Dunedin, New Zealand, my city - my people

Tuesday, March 11, 2014

Legal Highs

On Monday my wife and I went to a cafe in town near to our Night Shelter. Opposite there is a shop where I know they sell legal highs. (I have this on good authority - the people who manage our Night Shelter know where the clients get their stuff.) Every now and then I would see a car pull up and a passenger would rush out into the shop and reappear very soon shoving their purchase in their pockets.  Or people would be walking along the road and take a quick diversion into the shop. I recognised some of these guys as people who had frequented our Church drop-in centre, Space2B or Christmas day dinner.  As I watched I got angry.
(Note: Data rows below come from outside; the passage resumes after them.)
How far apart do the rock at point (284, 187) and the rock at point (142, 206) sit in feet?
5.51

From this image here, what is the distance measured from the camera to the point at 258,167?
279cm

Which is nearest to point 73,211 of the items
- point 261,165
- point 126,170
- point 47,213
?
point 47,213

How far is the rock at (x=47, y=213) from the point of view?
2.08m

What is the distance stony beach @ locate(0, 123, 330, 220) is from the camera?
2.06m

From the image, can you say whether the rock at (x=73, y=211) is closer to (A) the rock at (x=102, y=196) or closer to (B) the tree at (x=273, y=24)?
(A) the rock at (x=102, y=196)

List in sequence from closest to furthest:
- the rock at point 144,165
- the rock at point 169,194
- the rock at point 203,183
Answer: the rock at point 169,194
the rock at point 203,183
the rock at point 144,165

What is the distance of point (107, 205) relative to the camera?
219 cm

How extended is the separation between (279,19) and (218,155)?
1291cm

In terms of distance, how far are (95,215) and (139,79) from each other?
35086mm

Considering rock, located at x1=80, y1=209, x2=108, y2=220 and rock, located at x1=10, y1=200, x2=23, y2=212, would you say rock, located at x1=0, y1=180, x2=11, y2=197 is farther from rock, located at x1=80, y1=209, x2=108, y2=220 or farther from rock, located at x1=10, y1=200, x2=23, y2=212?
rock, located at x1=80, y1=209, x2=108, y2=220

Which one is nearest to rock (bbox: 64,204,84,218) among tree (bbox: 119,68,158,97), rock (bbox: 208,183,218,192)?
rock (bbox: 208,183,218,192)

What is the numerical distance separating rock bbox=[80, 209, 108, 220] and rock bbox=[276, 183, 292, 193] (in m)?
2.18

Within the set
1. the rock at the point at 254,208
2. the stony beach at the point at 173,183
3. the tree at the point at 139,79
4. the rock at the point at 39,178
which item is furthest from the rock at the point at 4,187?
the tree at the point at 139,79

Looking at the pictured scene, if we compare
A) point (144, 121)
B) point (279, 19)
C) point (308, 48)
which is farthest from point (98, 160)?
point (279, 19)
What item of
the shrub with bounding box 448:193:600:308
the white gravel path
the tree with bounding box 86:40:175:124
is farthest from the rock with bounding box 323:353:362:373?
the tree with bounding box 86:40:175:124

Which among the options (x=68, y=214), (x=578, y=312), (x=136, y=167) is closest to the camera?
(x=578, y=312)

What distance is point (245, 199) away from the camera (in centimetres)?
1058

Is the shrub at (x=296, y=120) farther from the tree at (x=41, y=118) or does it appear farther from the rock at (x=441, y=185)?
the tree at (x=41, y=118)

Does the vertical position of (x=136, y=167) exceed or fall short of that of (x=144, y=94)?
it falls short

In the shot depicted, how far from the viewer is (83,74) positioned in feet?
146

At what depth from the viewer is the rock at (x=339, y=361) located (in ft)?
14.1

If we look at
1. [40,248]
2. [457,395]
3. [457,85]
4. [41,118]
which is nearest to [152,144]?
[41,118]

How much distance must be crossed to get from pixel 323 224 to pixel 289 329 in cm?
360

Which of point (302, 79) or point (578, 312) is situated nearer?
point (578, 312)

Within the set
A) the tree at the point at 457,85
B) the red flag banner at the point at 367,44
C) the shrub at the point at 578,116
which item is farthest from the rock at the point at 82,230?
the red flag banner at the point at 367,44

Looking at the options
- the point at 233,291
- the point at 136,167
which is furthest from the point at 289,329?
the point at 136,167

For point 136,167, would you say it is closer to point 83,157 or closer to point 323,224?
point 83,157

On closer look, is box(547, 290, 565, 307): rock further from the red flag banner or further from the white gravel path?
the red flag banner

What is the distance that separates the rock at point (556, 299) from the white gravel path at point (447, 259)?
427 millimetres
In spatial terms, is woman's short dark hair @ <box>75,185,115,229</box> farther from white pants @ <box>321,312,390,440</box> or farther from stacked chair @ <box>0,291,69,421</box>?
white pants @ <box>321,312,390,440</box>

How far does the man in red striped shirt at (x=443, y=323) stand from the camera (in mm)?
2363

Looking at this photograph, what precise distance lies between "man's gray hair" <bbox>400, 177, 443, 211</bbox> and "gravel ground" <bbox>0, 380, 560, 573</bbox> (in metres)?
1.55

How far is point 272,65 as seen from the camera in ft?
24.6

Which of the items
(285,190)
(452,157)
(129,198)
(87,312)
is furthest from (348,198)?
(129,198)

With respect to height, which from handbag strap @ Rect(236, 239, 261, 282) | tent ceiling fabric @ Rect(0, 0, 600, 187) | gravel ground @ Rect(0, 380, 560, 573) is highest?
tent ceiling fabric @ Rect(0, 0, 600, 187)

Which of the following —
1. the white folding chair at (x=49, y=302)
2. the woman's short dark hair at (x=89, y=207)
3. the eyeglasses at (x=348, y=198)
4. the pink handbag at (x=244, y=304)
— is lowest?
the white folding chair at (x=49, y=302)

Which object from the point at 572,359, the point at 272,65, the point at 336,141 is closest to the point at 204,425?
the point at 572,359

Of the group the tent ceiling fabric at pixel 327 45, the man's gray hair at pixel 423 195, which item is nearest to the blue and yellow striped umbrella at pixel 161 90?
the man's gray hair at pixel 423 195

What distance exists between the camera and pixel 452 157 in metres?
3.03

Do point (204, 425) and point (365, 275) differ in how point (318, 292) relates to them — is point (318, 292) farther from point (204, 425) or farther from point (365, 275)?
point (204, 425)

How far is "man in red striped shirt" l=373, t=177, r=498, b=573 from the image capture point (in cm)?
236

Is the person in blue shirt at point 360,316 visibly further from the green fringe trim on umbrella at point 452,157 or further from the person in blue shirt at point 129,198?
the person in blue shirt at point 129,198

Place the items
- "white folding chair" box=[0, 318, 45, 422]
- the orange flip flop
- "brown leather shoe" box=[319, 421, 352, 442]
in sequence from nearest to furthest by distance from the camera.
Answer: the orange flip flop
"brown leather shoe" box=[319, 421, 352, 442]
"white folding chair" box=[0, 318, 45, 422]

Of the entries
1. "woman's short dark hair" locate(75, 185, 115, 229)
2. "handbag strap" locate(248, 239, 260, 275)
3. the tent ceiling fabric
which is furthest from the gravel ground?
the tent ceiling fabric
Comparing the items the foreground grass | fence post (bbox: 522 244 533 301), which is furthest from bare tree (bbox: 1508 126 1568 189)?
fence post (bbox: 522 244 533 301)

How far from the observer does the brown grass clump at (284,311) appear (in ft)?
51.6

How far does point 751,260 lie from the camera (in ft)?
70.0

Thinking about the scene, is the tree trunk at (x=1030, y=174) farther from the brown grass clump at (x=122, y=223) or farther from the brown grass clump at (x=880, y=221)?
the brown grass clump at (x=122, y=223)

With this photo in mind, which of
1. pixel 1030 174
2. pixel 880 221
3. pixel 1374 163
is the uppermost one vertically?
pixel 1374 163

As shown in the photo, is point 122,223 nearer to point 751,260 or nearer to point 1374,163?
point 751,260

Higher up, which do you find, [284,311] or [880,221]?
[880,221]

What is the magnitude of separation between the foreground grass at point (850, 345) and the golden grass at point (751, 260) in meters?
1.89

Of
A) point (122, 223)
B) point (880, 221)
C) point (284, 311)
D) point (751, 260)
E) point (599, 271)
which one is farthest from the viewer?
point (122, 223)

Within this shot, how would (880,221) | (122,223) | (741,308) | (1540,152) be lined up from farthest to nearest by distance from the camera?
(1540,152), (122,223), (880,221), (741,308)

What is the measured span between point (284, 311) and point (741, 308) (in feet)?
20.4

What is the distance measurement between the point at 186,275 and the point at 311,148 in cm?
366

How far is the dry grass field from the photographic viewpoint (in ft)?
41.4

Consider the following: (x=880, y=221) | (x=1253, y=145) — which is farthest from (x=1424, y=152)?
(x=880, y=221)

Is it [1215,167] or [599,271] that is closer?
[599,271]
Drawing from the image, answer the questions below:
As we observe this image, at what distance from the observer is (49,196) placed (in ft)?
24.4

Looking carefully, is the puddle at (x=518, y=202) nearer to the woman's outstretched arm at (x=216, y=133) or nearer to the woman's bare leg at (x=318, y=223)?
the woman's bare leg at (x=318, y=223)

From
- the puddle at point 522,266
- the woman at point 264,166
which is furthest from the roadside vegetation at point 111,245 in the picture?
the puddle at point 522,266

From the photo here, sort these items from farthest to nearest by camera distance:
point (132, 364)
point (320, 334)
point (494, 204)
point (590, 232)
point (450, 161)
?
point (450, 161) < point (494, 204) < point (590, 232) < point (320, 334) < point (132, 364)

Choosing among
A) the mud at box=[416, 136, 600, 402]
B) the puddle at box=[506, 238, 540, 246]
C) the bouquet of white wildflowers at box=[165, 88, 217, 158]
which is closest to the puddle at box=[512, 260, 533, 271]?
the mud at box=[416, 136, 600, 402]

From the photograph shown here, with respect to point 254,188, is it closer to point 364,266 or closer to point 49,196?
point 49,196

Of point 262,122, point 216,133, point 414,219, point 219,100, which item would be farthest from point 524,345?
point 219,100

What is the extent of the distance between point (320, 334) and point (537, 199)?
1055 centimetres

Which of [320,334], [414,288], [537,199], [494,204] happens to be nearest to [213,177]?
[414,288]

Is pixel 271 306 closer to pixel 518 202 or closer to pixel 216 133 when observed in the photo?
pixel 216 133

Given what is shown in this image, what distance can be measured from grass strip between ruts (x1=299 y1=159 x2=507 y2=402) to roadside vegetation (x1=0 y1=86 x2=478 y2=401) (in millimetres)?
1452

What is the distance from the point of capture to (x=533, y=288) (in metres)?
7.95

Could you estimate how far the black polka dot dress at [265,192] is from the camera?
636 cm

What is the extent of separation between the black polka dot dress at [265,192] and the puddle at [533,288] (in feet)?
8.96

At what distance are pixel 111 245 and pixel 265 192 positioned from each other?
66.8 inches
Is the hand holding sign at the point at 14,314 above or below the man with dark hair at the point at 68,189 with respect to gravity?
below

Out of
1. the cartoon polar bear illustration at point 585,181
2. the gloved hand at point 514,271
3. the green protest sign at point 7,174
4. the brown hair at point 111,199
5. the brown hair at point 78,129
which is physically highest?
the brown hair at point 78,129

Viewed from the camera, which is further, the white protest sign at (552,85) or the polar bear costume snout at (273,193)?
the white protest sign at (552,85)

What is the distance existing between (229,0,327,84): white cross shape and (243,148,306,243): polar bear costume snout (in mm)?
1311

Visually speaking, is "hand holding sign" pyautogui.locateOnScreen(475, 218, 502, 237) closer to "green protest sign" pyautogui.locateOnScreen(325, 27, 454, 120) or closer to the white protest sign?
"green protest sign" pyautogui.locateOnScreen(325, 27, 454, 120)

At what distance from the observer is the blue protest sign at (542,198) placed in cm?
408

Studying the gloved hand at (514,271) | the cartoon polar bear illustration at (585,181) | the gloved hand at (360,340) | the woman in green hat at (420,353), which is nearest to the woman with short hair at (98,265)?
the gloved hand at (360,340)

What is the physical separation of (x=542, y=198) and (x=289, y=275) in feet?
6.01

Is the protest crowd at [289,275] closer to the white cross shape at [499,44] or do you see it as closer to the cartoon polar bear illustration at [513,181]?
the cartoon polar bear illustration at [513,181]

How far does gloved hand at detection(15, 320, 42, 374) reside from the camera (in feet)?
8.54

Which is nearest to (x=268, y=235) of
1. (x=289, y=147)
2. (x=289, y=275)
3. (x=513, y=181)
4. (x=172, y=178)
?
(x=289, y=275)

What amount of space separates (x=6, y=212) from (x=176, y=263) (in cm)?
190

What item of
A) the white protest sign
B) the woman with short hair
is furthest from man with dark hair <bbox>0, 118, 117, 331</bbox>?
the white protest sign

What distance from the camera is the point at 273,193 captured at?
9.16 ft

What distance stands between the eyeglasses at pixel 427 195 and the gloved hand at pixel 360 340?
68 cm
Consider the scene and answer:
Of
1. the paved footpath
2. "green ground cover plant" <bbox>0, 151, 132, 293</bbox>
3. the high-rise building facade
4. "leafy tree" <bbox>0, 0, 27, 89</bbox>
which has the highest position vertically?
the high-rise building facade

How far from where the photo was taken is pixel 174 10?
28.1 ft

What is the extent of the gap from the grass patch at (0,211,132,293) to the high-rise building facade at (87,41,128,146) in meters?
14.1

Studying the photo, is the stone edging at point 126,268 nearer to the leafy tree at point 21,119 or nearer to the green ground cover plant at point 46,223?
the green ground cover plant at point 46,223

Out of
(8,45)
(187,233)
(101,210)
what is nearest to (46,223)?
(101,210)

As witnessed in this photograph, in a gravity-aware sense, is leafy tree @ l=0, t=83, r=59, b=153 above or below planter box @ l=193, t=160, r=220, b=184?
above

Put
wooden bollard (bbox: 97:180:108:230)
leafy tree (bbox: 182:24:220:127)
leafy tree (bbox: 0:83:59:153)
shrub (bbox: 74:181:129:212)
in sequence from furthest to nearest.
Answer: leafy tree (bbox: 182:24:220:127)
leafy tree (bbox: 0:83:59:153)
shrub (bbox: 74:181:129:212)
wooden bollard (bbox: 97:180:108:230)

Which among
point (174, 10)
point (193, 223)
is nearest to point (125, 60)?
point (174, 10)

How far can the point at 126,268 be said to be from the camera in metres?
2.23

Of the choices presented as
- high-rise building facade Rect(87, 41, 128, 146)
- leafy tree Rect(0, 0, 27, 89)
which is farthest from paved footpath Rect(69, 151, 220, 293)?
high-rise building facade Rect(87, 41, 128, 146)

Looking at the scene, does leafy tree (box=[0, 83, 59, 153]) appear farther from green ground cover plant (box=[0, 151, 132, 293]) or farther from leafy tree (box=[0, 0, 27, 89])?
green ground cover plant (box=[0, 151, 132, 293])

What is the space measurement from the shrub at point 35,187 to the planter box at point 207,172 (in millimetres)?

  1. These people cannot financially afford these drugs. They are not eating properly, not paying their rent or stealing to purchase their supply.
  2. These people already are battling life/mental health and social issues, and do not need their brains addled any more.
Let me tell you about one. He is a big guy and he visits Churches or walks up to people in the street and asks people for five dollars. If asked he will tell some sad story. He is an intimidating figure standing over you, looking down at you, with his hand out. It is only five dollars and many figure it is worth it to get rid of him, that is clever on his part. But it rewards bad behaviour and he only has to intimidate 20 people to get $100.  He has come into our Church at the end of worship, had a cup of tea, scoffed as many biscuits he can get his hands on and asked elderly ladies for five dollars in this intimidating fashion.  Most people had enough sense to refer him to me as the keeper of benevolent funds. - He knew better than to ask me.  I saw him once lifting the lid on the donation box at the church, until he saw me watching. Another time I saw him sit by a handbag, easing his hand toward it, but again he saw me watching. 
I evict him. Let me tell you how, it is a practiced process I have developed with trouble makers in the drop-in centre. I stand where they cannot help but see me and I glare at them. They keep glancing at me, only to find me still eyeballing them. He moves somewhere else, and I move and continue to glare. He knows without me saying that I know what he is up to and that I will intervene if need be. Usually the trouble maker chooses to leave or modifies their behaviour.  I think it is like a heading or eye dog herds sheep. They turn sheep and move sheep without barking, only staring.  In the same way this works without me having to make a scene or disturb the peace.  Often if you do verbally challenge behaviour all you end up with is arguments in which they lie and act innocent, and you do not have clear evidence to support your side and you are left blustering with no sting.  But "the look" gets them and communicates. I find again and again, the intentional and obvious surveillance deals with the problem, communicates your suspicions, and makes them uncomfortable, without a word spoken.  
But here is this guy, a big and dangerous guy who is getting free food from anywhere he can, bludging money from generous hearted people and buying legal highs! He has caused problems in churches, in the night shelter and on the streets. He can be quite angry and vicious. Our Night Shelter staff and anybody dealing with "street people" encounter more and more anti-social behaviour caused by "legal high" use.  As I write, there is a man in an intensive care unit who nearly died, because he experimented with legal highs. I find myself getting angry with the people who make legal highs, and the people who sell them.  They are making big money by adding to the misery on our streets. There should not be legal highs, full stop. Our society does not need them. 

Then again we need to ask, "Why do these people need legal highs?" or others their abuse of alcohol? They are self-medicating meaningless lives. Somehow we need to enable people to find meaning and hope elsewhere.